While Trump’s policies may eventually shift back in line with Bannon’s world view, it’s unclear whether Bannon himself will still be advising him, said two people familiar with the president’s thinking.

Carrying on the Campaign

Two administration officials sought to downplay the tensions between Kushner and Bannon, and said they didn’t expect any near-term changes in Bannon’s role, which they described as that of an adviser focused on helping Trump carry through on his campaign promises.

These officials said Bannon’s influence has been overstated, pointing out that many of the president’s ideas on trade, immigration and the economy were formed before Bannon joined the campaign. In meetings, it is the president who makes the final decision and Bannon doesn’t carry any more weight than other top advisers, the officials said. They also echoed Trump’s statements earlier this week saying Bannon doesn’t deserve much credit for helping the president win.
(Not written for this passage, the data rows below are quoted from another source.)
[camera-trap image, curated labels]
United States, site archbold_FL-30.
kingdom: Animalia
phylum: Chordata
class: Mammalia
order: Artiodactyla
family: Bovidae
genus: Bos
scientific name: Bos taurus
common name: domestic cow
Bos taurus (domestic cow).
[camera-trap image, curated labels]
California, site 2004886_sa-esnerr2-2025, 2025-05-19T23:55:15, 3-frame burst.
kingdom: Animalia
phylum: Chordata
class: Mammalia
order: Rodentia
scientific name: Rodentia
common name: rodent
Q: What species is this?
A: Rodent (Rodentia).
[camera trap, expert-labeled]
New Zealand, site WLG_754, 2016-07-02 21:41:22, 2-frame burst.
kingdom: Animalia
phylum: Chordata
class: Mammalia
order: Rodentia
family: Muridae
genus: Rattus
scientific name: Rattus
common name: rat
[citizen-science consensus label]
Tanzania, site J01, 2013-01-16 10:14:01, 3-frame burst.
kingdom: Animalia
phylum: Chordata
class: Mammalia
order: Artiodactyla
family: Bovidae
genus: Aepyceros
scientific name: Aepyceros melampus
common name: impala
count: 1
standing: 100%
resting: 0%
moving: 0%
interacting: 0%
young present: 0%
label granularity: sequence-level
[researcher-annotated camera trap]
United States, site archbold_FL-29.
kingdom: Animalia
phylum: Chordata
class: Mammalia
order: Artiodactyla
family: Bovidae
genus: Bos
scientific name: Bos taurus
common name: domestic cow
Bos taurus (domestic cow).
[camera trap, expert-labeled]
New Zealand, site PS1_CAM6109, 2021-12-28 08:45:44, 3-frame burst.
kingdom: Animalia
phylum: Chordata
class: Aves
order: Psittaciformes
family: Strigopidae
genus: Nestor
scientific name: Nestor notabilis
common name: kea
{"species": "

Another Republican strategist said he expects Bannon to continue to fall out of proximity to Trump, to be excluded from meetings and that eventually he will leave to work for an outside group -- potentially the political action committee run by Rebekah Mercer, a daughter of hedge fund manager Robert Mercer. She has become an influential player in Donald Trump’s administration and is Bannon’s political patron.

A group of 56 House Democrats sent a letter to Trump on Thursday calling for the president to remove Bannon from the White House, citing what they said were his anti-government views.

“His ideology and political agenda clearly have no place in the White House,” they wrote.